→ **Activity**:
Your reply should be the whole listing, copied exactly, with the pictures left out.

→ **Information supplied**:
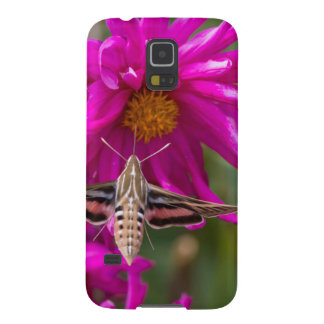 White-lined sphinx moth feeds on flower nectar 2 galaxy s5 case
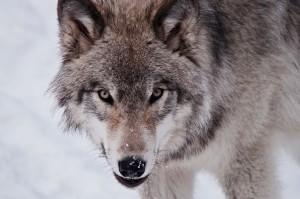 lone-wolf
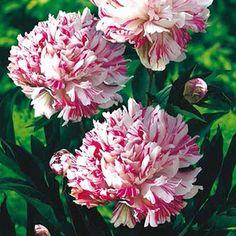 PEONY 'Kirinmaru' from Springhill Nurseries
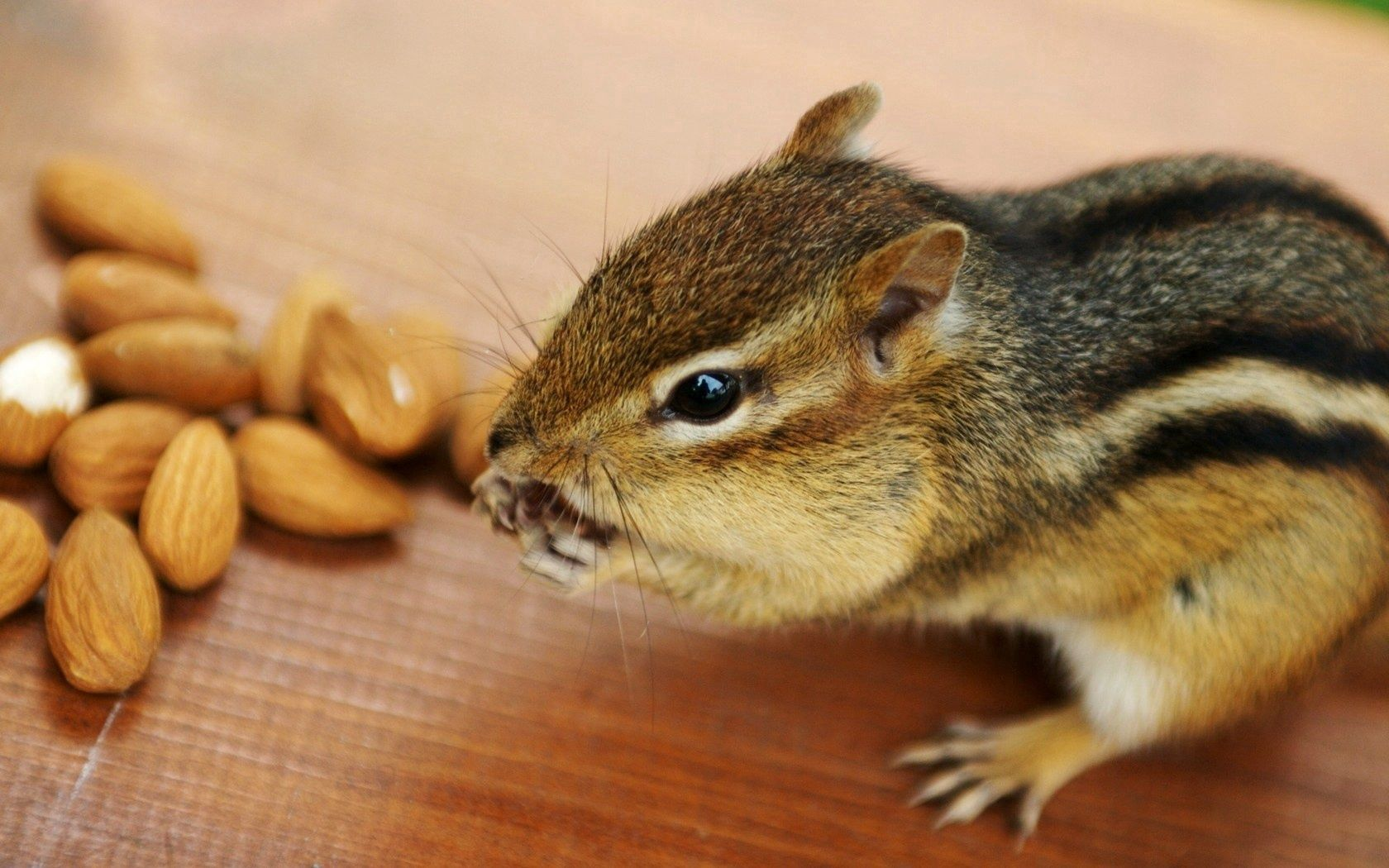 151913 download wallpaper Animals, Rodent, Nuts, Chipmunk, Animal screensavers and pictures for free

→ **Expected output**:
 White-lined sphinx moth feeds on flower nectar 2 galaxy s5 case
 lone-wolf
 PEONY 'Kirinmaru' from Springhill Nurseries
 151913 download wallpaper Animals, Rodent, Nuts, Chipmunk, Animal screensavers and pictures for free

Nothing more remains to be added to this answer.